■ Qué hacer:
• A. Escribe, tal cual aparece en la crónica sobre el debut de Jordi Savall con la OBC, todo lo que va desde "Había gran expectación" hasta "entusiasmó al público.".
• B. Retoma la crónica sobre el concierto de Jordi Savall en el Auditori y continúala a partir de su última oración.

■ Fragmento del documento:
El músico catalán conquista al público en su tardío debút con la Sinfónica de Barcelona en el Auditori

Nadie se explica los motivos por los que Jordi Savall, el músico catalán de mayor proyección internacional, nunca había dirigido a la Simfónica de Barcelona y Nacional de Cataluña. Aducir que la OBC hace otros repertorios no se sostiene; llevan dos décadas invitando a especialistas en la interpretación con críterios históricos y la ausencia de Savall clamaba al cielo. Quizá por ello, al gran violagambista y director igualadino debió sonarle a música celestial el entusiasmo del público que el viernes disfrutó su tardío debút en la temporada de la OBC.

Había gran expectación en el Auditori; también curiosidad y algunas dosis de escepticismo entre los aficionados: ¿Se produciría esa química entre orquesta y director que invita a pasarlo bien haciendo música juntos? Las dudas se disiparon al instante: Savall generó un clima de ilusión y confianza en los músicos de la OBC que llegó al público en forma de arrolladora energía musical.

La selección del repertorio jugó a favor de Savall, absoluto maestro en la práctica y el estilo barroco. Para abrir y cerrae el programa, apostó por dos clásicos populares; la Suite núm. 3 de Johann Sebastian Bach, con la famosa Aria que Savall dirigió con sobriedad, y la Música para los reales fuegos artificiales de Georg Friedrich Händel, una explosión pirotécnica de metales y percusión que entusiasmó al público.

■ Conjunto de datos:
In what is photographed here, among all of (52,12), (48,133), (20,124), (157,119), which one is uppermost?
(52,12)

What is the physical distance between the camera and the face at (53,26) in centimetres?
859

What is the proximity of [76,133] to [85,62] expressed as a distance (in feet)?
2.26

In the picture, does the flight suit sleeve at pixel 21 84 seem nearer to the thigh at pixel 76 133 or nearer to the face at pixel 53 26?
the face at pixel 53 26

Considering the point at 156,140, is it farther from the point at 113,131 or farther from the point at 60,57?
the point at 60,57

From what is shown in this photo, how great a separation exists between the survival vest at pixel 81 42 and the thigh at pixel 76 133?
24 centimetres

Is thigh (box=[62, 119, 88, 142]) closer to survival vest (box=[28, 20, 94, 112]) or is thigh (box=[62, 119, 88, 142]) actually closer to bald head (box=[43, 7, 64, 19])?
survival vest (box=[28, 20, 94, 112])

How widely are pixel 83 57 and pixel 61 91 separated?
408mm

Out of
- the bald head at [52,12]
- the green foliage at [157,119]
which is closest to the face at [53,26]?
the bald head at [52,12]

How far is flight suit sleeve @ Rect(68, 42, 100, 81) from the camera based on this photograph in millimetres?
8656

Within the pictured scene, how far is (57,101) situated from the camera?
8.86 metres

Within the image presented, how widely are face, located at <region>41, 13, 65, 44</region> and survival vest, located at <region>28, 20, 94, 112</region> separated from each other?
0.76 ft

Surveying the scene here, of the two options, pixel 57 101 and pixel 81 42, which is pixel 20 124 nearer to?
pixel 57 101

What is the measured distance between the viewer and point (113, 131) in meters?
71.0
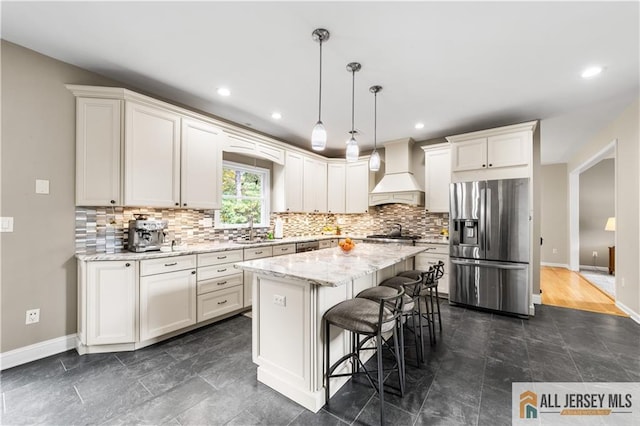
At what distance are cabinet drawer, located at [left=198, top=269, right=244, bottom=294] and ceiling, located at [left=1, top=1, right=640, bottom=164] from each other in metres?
2.14

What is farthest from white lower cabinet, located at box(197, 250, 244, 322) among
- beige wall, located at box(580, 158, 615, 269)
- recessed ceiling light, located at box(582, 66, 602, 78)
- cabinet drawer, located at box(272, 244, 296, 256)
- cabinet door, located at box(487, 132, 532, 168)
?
beige wall, located at box(580, 158, 615, 269)

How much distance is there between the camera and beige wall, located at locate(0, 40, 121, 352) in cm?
220

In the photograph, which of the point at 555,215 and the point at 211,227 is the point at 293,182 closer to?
the point at 211,227

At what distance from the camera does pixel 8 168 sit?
2191 mm

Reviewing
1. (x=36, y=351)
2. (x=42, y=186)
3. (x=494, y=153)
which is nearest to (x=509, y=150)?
(x=494, y=153)

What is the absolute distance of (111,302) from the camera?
2.38 m

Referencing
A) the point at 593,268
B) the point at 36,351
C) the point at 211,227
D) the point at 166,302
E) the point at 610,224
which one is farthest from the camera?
the point at 593,268

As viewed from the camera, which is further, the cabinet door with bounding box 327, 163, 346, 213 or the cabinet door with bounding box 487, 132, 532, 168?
the cabinet door with bounding box 327, 163, 346, 213

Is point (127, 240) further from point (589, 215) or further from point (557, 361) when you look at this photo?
point (589, 215)

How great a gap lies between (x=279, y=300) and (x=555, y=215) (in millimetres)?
7858

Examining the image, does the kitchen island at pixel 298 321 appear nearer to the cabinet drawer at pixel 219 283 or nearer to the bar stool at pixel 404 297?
the bar stool at pixel 404 297

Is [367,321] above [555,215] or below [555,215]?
below

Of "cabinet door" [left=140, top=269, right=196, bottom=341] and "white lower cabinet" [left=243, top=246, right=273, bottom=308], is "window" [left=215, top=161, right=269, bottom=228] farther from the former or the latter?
"cabinet door" [left=140, top=269, right=196, bottom=341]

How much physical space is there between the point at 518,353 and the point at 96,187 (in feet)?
13.7
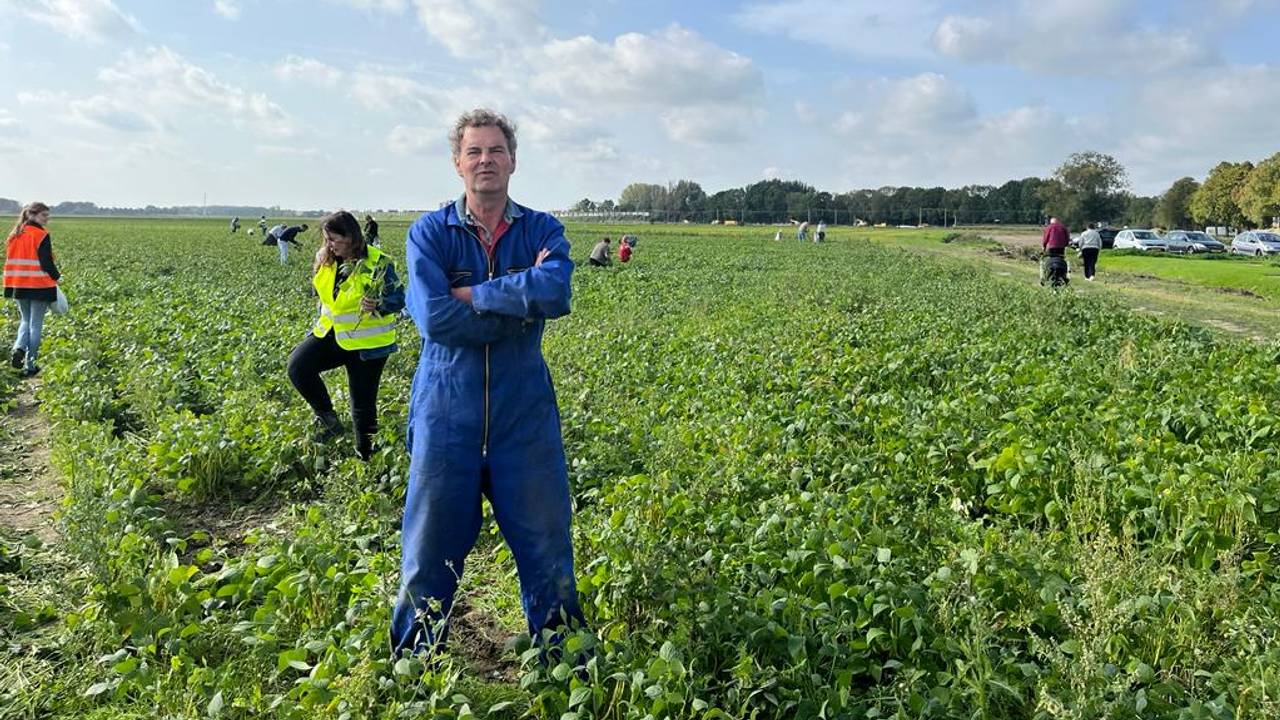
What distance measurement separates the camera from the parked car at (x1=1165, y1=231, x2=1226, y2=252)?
38419 millimetres

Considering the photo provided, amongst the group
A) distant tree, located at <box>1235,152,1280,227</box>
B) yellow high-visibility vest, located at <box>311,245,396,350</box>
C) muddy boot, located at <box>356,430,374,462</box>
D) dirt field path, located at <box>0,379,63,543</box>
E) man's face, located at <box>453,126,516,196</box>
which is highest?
distant tree, located at <box>1235,152,1280,227</box>

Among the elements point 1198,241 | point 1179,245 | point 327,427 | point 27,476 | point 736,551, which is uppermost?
point 1198,241

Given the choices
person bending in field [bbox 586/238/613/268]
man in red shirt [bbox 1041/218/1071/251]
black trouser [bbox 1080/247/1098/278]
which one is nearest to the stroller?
man in red shirt [bbox 1041/218/1071/251]

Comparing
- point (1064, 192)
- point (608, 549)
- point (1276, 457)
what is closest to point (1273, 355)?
point (1276, 457)

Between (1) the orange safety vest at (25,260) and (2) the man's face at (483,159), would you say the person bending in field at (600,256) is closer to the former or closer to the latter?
(1) the orange safety vest at (25,260)

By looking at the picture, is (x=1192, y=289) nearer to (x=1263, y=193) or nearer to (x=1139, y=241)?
(x=1139, y=241)

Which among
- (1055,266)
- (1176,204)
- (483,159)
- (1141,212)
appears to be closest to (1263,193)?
(1176,204)

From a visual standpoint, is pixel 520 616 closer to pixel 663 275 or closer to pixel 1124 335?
pixel 1124 335

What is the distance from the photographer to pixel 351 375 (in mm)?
6156

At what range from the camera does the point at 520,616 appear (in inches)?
158

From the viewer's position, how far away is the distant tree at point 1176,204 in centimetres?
7469

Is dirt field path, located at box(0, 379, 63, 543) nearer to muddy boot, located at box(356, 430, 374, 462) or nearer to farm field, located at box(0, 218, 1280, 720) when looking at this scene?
farm field, located at box(0, 218, 1280, 720)

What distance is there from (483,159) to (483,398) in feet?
3.01

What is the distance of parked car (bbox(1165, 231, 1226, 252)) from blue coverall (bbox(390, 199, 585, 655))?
43.4 meters
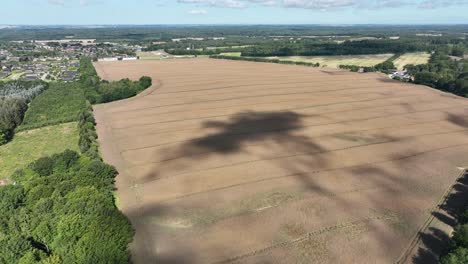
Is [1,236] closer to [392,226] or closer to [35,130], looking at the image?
[392,226]

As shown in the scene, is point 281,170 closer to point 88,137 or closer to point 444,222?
point 444,222

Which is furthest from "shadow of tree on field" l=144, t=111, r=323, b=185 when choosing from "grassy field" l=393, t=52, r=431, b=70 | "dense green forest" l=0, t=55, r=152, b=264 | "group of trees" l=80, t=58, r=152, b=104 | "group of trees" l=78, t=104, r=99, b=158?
"grassy field" l=393, t=52, r=431, b=70

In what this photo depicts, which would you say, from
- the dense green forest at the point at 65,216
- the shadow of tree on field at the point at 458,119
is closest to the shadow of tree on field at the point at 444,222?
the dense green forest at the point at 65,216

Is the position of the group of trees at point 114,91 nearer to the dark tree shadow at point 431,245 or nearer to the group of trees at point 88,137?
the group of trees at point 88,137

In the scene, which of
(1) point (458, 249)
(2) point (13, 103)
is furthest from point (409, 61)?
(2) point (13, 103)

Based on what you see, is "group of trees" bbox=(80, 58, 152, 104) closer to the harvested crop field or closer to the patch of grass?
the patch of grass

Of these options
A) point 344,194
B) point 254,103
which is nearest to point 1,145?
point 254,103

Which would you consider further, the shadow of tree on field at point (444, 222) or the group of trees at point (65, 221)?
the shadow of tree on field at point (444, 222)
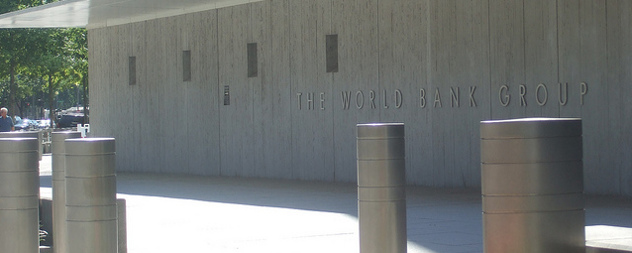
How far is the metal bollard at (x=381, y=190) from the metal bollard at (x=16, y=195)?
253 cm

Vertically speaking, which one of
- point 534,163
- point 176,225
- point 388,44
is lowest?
point 176,225

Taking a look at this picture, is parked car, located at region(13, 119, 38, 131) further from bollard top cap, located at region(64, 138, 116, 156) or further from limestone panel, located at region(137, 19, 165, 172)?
bollard top cap, located at region(64, 138, 116, 156)

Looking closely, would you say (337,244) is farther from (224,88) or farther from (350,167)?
(224,88)

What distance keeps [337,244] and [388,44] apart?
820 cm

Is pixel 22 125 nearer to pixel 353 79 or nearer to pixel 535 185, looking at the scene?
pixel 353 79

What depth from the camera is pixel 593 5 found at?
14.1m

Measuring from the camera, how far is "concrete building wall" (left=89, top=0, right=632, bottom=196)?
14.2 m

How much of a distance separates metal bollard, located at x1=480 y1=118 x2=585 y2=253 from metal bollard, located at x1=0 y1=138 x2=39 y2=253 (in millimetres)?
3799

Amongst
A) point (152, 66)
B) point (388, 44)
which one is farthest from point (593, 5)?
point (152, 66)

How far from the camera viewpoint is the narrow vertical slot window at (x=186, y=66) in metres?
23.0

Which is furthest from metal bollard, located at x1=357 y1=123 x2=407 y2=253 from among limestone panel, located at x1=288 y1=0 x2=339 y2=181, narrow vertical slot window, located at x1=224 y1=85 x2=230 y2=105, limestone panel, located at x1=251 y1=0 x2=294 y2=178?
narrow vertical slot window, located at x1=224 y1=85 x2=230 y2=105

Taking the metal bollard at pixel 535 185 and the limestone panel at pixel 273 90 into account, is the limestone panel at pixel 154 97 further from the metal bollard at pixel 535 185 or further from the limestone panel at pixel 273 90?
the metal bollard at pixel 535 185

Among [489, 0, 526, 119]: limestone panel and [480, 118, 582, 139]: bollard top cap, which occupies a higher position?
[489, 0, 526, 119]: limestone panel

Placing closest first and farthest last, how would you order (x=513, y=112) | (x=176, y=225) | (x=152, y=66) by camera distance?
(x=176, y=225), (x=513, y=112), (x=152, y=66)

■ Respuestas:
• A.
Había gran expectación en el Auditori; también curiosidad y algunas dosis de escepticismo entre los aficionados: ¿Se produciría esa química entre orquesta y director que invita a pasarlo bien haciendo música juntos? Las dudas se disiparon al instante: Savall generó un clima de ilusión y confianza en los músicos de la OBC que llegó al público en forma de arrolladora energía musical.

La selección del repertorio jugó a favor de Savall, absoluto maestro en la práctica y el estilo barroco. Para abrir y cerrae el programa, apostó por dos clásicos populares; la Suite núm. 3 de Johann Sebastian Bach, con la famosa Aria que Savall dirigió con sobriedad, y la Música para los reales fuegos artificiales de Georg Friedrich Händel, una explosión pirotécnica de metales y percusión que entusiasmó al público.

• B.
Entre estas populares obras, Savall dio alas al espíritu camerístico y el gusto por el virtuosismo del Concerto grosso núm. 12, op. 5 de Francesco Geminiani —irresistibles variaciones sobre La Follia, de Arcangelo Corelli— y completó el programa con una incursión en el clasicismo galante de Wolfgang Amadeus Mozart, la Serenata Notturna, KV239.

El espacio y la logística de los ensayos jugaron a favor de la OBC; la orquesta ensaya siempre por las mañanas y Savall prefiere hacerlo por las noches. A veces, cuando graba un disco, reúne a sus músicos de madrugada en busca de la inspiración del momento. Savall se adaptó a una agenda un tanto hostil para sus biorritmos —se acuesta muy tarde, toca Bach antes de irse a la cama, duerme apenas cuatro horas y a primera hora de la mañana hace mil cosas, pero no ensaya— y ello añade mérito a los resultados.

Con la sensacional actuación de su concertino de confianza, el gran violinista barroco Manfredo Kraemer —el único que usó cuerdas de tripa— sonaron con razonable transparencia unos efectivos bien equilibrados; algunos músicos estrenaban arcos barrocos, y las trompas naturales y trompetas sonaron radiantes en Händel.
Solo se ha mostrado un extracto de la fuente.